O exercício do poder familiar não autoriza a exploração de trabalho infantil em regime de economia familiar e também não afasta a competência da Justiça do Trabalho

Esse foi o entendimento do juízo da 2ª Turma do Tribunal Superior do Trabalho ao reconhecer a competência da Justiça especializada para julgar processo que versa sobre trabalho infantil.

O Ministério Público do Trabalho ajuizou ação civil pública contra uma mulher que levava a neta para vender produtos de limpeza pelas ruas, além de todos os os netos, menores de idade, em festividades noturnas para coleta de materiais recicláveis. A avó afirmou que assumiu os cuidados dos netos porque a mãe costumava tratá-los mal e tinha problemas com drogas.

Na ação, o MPT pede que a avó das crianças seja proibida de utilizar a mão de obras dos netos em qualquer atividade. O juízo de primeira instância e o Tribunal Regional do Trabalho da 24ª Região (MT) entenderam que o caso não era competência da Justiça do Trabalho e que ele deveria ser julgado pela Justiça Comum.

O MPT recorreu sob a alegação de que o fato de a avó das crianças ser responsável por colocá-las nesta condição não descaracteriza o trabalho infantil.

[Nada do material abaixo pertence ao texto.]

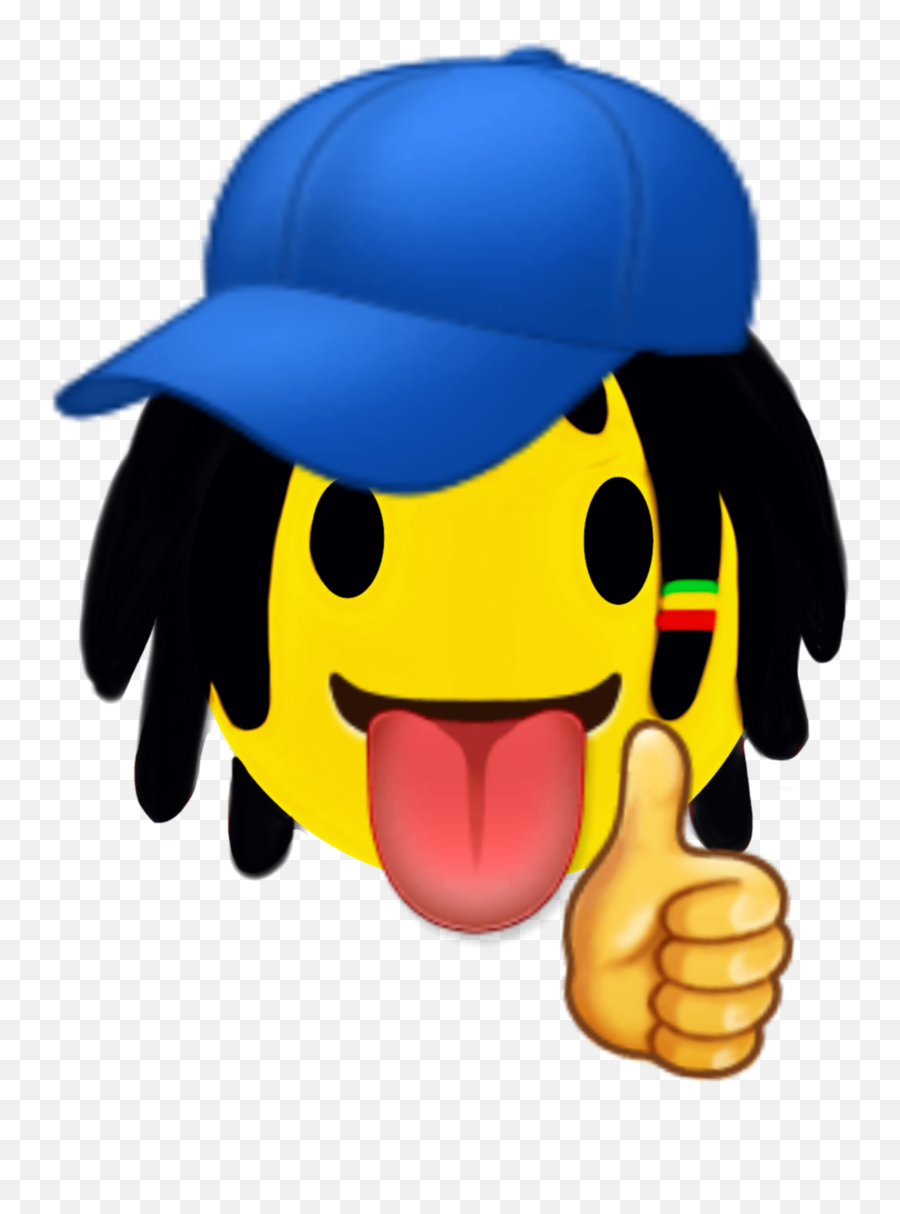 Freetoedit - Cartoon Smiling Rasta Man Emoji,Chef Hat Emoji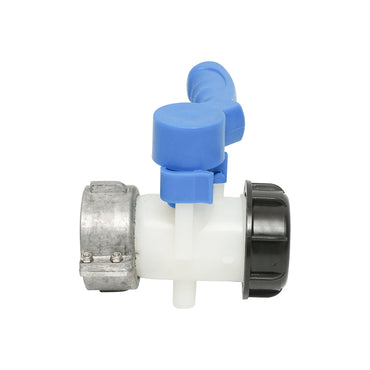 Butterfly tap for IBC tank S60x6 with 62 mm thread Autospeed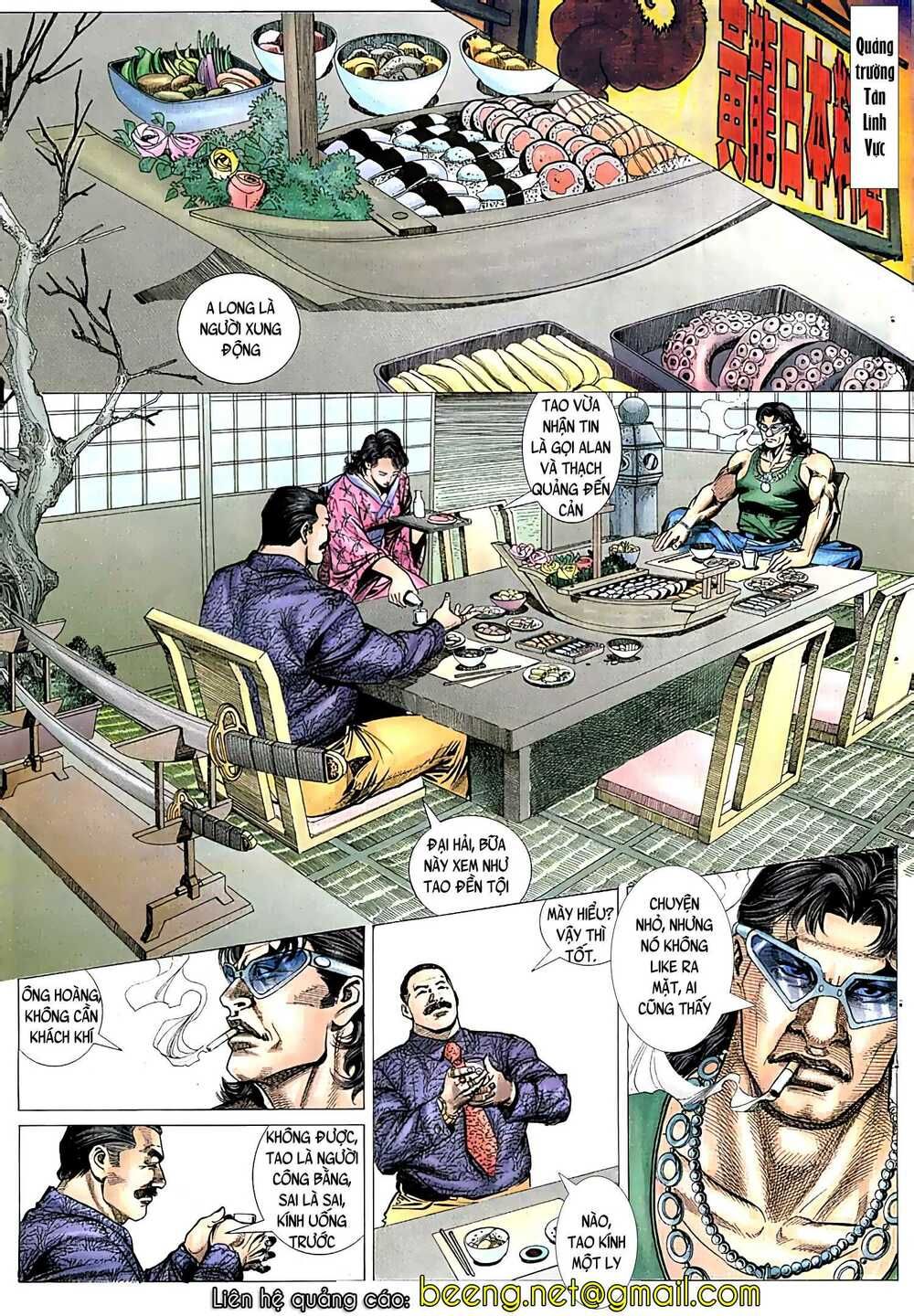 đọc truyện Diệu Võ Dương Oai Chương 28 ảnh 5 tại Thiên Thai Truyện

Ao analisar o caso, a relatora, ministra Liana Chaib, acolheu os argumentos do MPT. “O vínculo afetivo familiar não obsta o reconhecimento de uma relação de trabalho, tampouco descaracteriza vícios da exploração do trabalho infantil. Nesse sentido, é pacífico na doutrina que o vínculo familiar não é capaz de afastar o reconhecimento da relação de emprego, quando presentes seus elementos fático-jurídicos”, registrou.

Ela explicou que, ainda que não ocorra um vínculo empregatício tradicional, o caso dos autos pode ser compreendido como uma relação de trabalho latu sensu. “O fato jurídico que deu causa à presente ação civil pública foram os serviços de comércio ambulante de produtos de higiene em ruas e outros logradouros públicos e de coleta de material para reciclagem em festividades noturnas, realizados por menores, no desempenho de atividade econômica gerida por sua avó”, resumiu. O entendimento foi unânime.